Check if $ x+10 $ is a factor of $ 2x^{3}+21x^{2}+5x-50 $.
The synthetic division table is:
$$ \begin{array}{c|rrrr}-10&2&21&5&-50\\& & -20& -10& \color{black}{50} \\ \hline &\color{blue}{2}&\color{blue}{1}&\color{blue}{-5}&\color{orangered}{0} \end{array} $$Because the remainder equals zero, we conclude that the $ x+10 $ is a factor of the $ 2x^{3}+21x^{2}+5x-50 $.
First we need to create a synthetic division table.
Step 1 : Write down the coefficients of the dividend into division table. Put the zero from $ x + 10 = 0 $ ( $ x = \color{blue}{ -10 } $ ) at the left.
$$ \begin{array}{c|rrrr}\color{blue}{-10}&2&21&5&-50\\& & & & \\ \hline &&&& \end{array} $$Step 1 : Bring down the leading coefficient to the bottom row.
$$ \begin{array}{c|rrrr}-10&\color{orangered}{ 2 }&21&5&-50\\& & & & \\ \hline &\color{orangered}{2}&&& \end{array} $$Step 2 : Multiply by the number on the left, and carry the result into the next column: $ \color{blue}{ -10 } \cdot \color{blue}{ 2 } = \color{blue}{ -20 } $.
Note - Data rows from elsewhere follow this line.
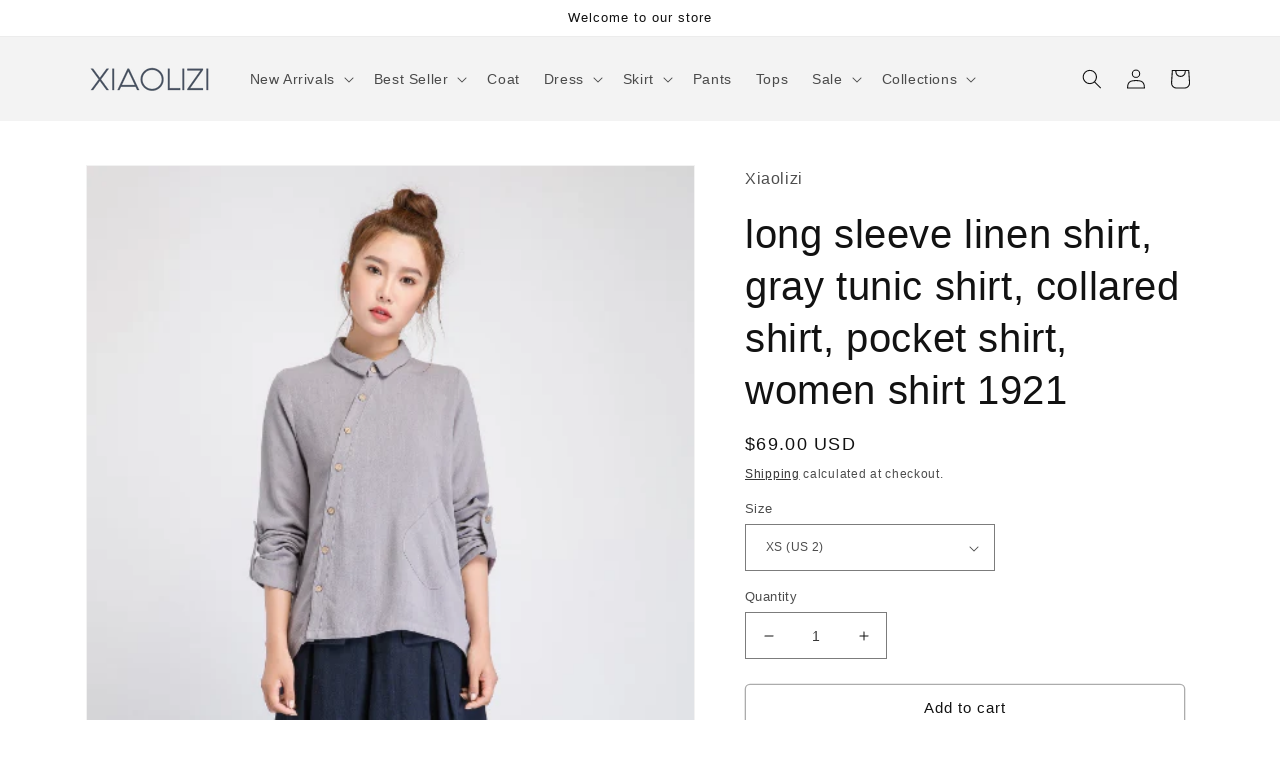

--- FILE ---
content_type: text/json
request_url: https://conf.config-security.com/model
body_size: 85
content:
{"title":"recommendation AI model (keras)","structure":"release_id=0x75:23:41:46:5f:3b:2c:6f:44:7f:24:46:68:3f:40:2a:75:30:34:37:70:52:7d:34:73:59:3a:29:5b;keras;hxvdoumrxxsgxz8x5mfgl4zj3k0q1xn5lsdac28d52cq1upp88m91vqzfg2tohikikyyekuq","weights":"../weights/75234146.h5","biases":"../biases/75234146.h5"}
$$ \begin{array}{c|rrrr}\color{blue}{-10}&2&21&5&-50\\& & \color{blue}{-20} & & \\ \hline &\color{blue}{2}&&& \end{array} $$Step 3 : Add down last column: $ \color{orangered}{ 21 } + \color{orangered}{ \left( -20 \right) } = \color{orangered}{ 1 } $
$$ \begin{array}{c|rrrr}-10&2&\color{orangered}{ 21 }&5&-50\\& & \color{orangered}{-20} & & \\ \hline &2&\color{orangered}{1}&& \end{array} $$Step 4 : Multiply by the number on the left, and carry the result into the next column: $ \color{blue}{ -10 } \cdot \color{blue}{ 1 } = \color{blue}{ -10 } $.
$$ \begin{array}{c|rrrr}\color{blue}{-10}&2&21&5&-50\\& & -20& \color{blue}{-10} & \\ \hline &2&\color{blue}{1}&& \end{array} $$Step 5 : Add down last column: $ \color{orangered}{ 5 } + \color{orangered}{ \left( -10 \right) } = \color{orangered}{ -5 } $
$$ \begin{array}{c|rrrr}-10&2&21&\color{orangered}{ 5 }&-50\\& & -20& \color{orangered}{-10} & \\ \hline &2&1&\color{orangered}{-5}& \end{array} $$Step 6 : Multiply by the number on the left, and carry the result into the next column: $ \color{blue}{ -10 } \cdot \color{blue}{ \left( -5 \right) } = \color{blue}{ 50 } $.
$$ \begin{array}{c|rrrr}\color{blue}{-10}&2&21&5&-50\\& & -20& -10& \color{blue}{50} \\ \hline &2&1&\color{blue}{-5}& \end{array} $$Step 7 : Add down last column: $ \color{orangered}{ -50 } + \color{orangered}{ 50 } = \color{orangered}{ 0 } $
$$ \begin{array}{c|rrrr}-10&2&21&5&\color{orangered}{ -50 }\\& & -20& -10& \color{orangered}{50} \\ \hline &\color{blue}{2}&\color{blue}{1}&\color{blue}{-5}&\color{orangered}{0} \end{array} $$Remainder is the last entry in the bottom row $ \left(\color{red}{ 0 }\right)$.